[Gestellte Aufgabe 1]
Beantworten Sie zum Text über die Denkwerkstätte diese Fragen:
(a) Wie viele Mitarbeiter haben das Architekturbüro und die Leuchtenfirma insgesamt?
(b) Als was wirkt der Wintergarten neben seiner Funktion als Kommunikationszone?
(c) Wie oft in der Woche kocht die „gute Fee“?
[Gestellte Aufgabe 2]
Schreiben Sie aus dem Text über die Denkwerkstätte den Abschnitt ab, der bei „Der unter die“ beginnt und bei „wachsende Gemüse betreut.“ endet.
[Gestellte Aufgabe 3]
Schreiben Sie den Text über die Denkwerkstätte fort, im Anschluss an seinen letzten Satz.

[Lesetext]
↓

Denkwerkstätte
WEITERNUTZUNG VON BAUBESTAND
Landwirtschaftliche Gebäude stellen mit ihren immer größer werdenden Kubaturen neue Herausforderungen an die Raumplanung und an ihre Nachnutzung. In ihrer ursprünglichen Funktion oftmals nicht mehr gebraucht, prägen Ställe und Scheunen die Kulturlandschaft des Bregenzerwaldes. So auch dieses landwirtschaftliche Gebäude, das einst eines der ersten großen Wirtschaftsgebäude in der Region darstellte und nach der Betriebsauflösung eine Nachnutzung suchte.
QUALITÄT, DIE AUF EWIG WIRKT
Georg Bechter, aufgewachsen auf dem Hof, ist heute Architekt und Designer. Das räumliche Potential des Bestandes sah er als Chance, das ehemalige Wirtschaftsgebäude weiter zu nutzen und seine beiden Arbeitsfelder – ein Architekturbüro und eine Leuchtenfirma mit insgesamt 18 Mitarbeitern – unter einem Dach zusammenzufassen.
Vermeintliche Einschränkungen durch das Bauen im Bestand wurden mit sensibler Gestaltung in erlebbare und nutzbare Räume verwandelt. Die Architektur des Gebäudes schafft es, Offenheit mit spannenden Blickbezügen, aber auch Rückzug durch geschützte Arbeitsbereiche herzustellen und somit dem Nutzer einen unverwechselbaren, teamworkorientierten und wohltuenden Arbeitsplatz zu bieten.
Der unter die Vordachkonstruktion integrierte Wintergarten öffnet sich in die unverbaute Landschaft und wirkt neben seiner Funktion als Kommunikationszone auch als natürlicher Wärmepuffer. Die dem Büro vorgelagerte Zone ist als Erholungs- und gleichzeitig als Verbindungszone gedacht. Dreimal in der Woche kocht hier die „gute Fee“, welche im Wintergarten neben Feigen, Indubanane und sonstigen Südfrüchten auch das wachsende Gemüse betreut.

↑

[Quelldaten]
↓

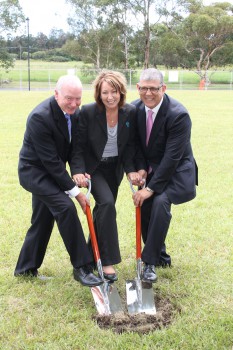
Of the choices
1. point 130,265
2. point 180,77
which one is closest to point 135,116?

↑

[Ergebnis der Aufgabe 1]
(a) 18 Mitarbeiter
(b) Als natürlicher Wärmepuffer
(c) Dreimal in der Woche

[Ergebnis der Aufgabe 2]
Der unter die Vordachkonstruktion integrierte Wintergarten öffnet sich in die unverbaute Landschaft und wirkt neben seiner Funktion als Kommunikationszone auch als natürlicher Wärmepuffer. Die dem Büro vorgelagerte Zone ist als Erholungs- und gleichzeitig als Verbindungszone gedacht. Dreimal in der Woche kocht hier die „gute Fee“, welche im Wintergarten neben Feigen, Indubanane und sonstigen Südfrüchten auch das wachsende Gemüse betreut.

[Ergebnis der Aufgabe 3]
AUS EINEM KUHSTALL WIRD EIN MODERNER ARBEITSPLATZ
Weiterführen, weiterbauen von Vorhandenem ist ein großer Beitrag zur Nachhaltigkeit und bietet viel Potenzial für unverwechselbare Räume. Die an diesem Ort seit Jahrzehnten gelebte Naturverbundenheit spiegelt sich im Umbau in der Wahl der Materialien sowie auch in der Entwicklung der Räume und ihrer Nachnutzung wieder. So wurden mit größter Sorgfalt die vorgefundenen Strukturen berücksichtigt und in Bedachtnahme dieser weitergebaut.
Wo noch vor vier Jahren die Kühe im Stall standen, werden heute in der Gipsmanufaktur Lichtlösungen in Form gegossen, in der vorherigen Scheune gliedert sich die Bürofläche auf zwei Etagen und lässt noch immer die Offenheit des ehemaligen Raumes spüren. Dort, wo früher die Maschinen unter einem großen Vordach gelagert wurden, findet heute ein Wintergarten mit Begegnungszone, Gemeinschaftsküche und Erschließungsbereich Platz. Und wo bisher die Jauchegrube war, wurde der Bestand für einen Eisspeicher genutzt, der zum Heizen und Kühlen des gesamten Gebäudes verwendet wird.
NATURMATERIALIEN VON BODEN BIS DECKE
Heuboden. Strohmasse. Lehmflächen. Schafwolle. Holzkonstruktion.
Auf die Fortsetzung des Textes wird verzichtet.